Aber wie wenige von denenen, welche auf ihrer Südlandsreise in Nürnberg vorsprechen, machen bei derselben Gelegenheit auch einen Abstecher nach Rothenburg? Das Städtchen liegt zu weit ab und man müßte, um es aufzusuchen, zwei Tage opfern. Ein ähnliches Geschick widerfährt Stargard. Abseits von der großen Heerstraße, die nach der Ostsee führt, bleibt es den meisten Sommergästen, welche zum Meere kommen, unbekannt. Vielleicht, so denken gewiß viele, verlohnt sich ein Abstecher nach Stargard auch kaum der Mühe. Im Gegenteil, Stargard ist eines Besuches wert. Hält die Stadt auch keinen Vergleich aus mit ihren eben genannten süddeutschen Schwesterstädten, so ist sie doch für den, der ein Interesse nimmt an den Kunstleistungen unserer Altvordern, nach Stralsund die sehenswürdigste Stadt Pommerns.

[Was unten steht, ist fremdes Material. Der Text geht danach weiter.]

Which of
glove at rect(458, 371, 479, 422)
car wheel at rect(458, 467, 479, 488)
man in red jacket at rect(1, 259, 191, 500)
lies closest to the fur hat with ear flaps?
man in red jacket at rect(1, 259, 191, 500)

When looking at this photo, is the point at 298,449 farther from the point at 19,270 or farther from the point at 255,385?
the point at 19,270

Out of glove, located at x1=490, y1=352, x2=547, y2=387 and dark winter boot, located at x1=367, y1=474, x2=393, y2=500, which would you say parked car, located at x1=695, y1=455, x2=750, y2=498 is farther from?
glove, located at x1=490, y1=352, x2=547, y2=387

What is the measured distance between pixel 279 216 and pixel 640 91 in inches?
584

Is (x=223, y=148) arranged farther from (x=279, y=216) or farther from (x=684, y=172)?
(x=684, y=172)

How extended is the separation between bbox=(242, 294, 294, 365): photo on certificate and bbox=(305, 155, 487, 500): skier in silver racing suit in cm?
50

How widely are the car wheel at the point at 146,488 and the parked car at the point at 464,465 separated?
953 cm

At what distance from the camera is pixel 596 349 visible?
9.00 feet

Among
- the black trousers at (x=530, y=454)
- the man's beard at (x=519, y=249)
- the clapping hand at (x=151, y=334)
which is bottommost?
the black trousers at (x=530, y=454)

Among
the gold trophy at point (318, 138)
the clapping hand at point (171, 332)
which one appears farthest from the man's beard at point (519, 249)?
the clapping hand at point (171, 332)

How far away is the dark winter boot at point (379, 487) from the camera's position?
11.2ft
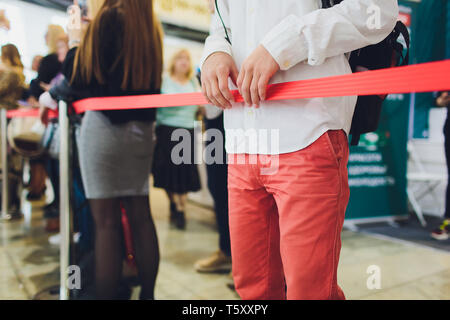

Stargard hat gegenwärtig rund 25 000 Einwohner, eine weit höhere Bevölkerungsziffer, als sie die Stadt in den Tagen ihrer ersten Blüte gehabt haben kann. Der rasch gestiegenen Einwohnerzahl entsprechend, ist sie über ihren früheren Umfang weit hinausgegangen und zeigt, wie viele zu neuem Aufschwunge gelangte alte Städte eine doppelte Physiognomie, eine regelmäßig angelegte vornehmlich nach der Bahnhofsseite sich ausbreitende Neustadt und das unregelmäßige Häusergewirr der sich um die Hauptkirche drängenden Altstadt. Die industriellen Anlagen, welche Stargard zu neuer Blüte geführt haben, hauptsächlich Eisengießereien und Maschinenbauanstalten, haben wie anderwärts so auch hier in den neuen Vierteln ihren Platz gefunden. Die Altstadt muß sich sehr bescheiden, doch wenn die jährlichen großen Woll- und Viehmärkte nahen, dann gewahrt man, daß sie trotz der sehr veränderten Verhältnisse dennoch das Herz der Stadt geblieben ist, wo Handel und Wandel heute noch ihren Brennpunkt haben.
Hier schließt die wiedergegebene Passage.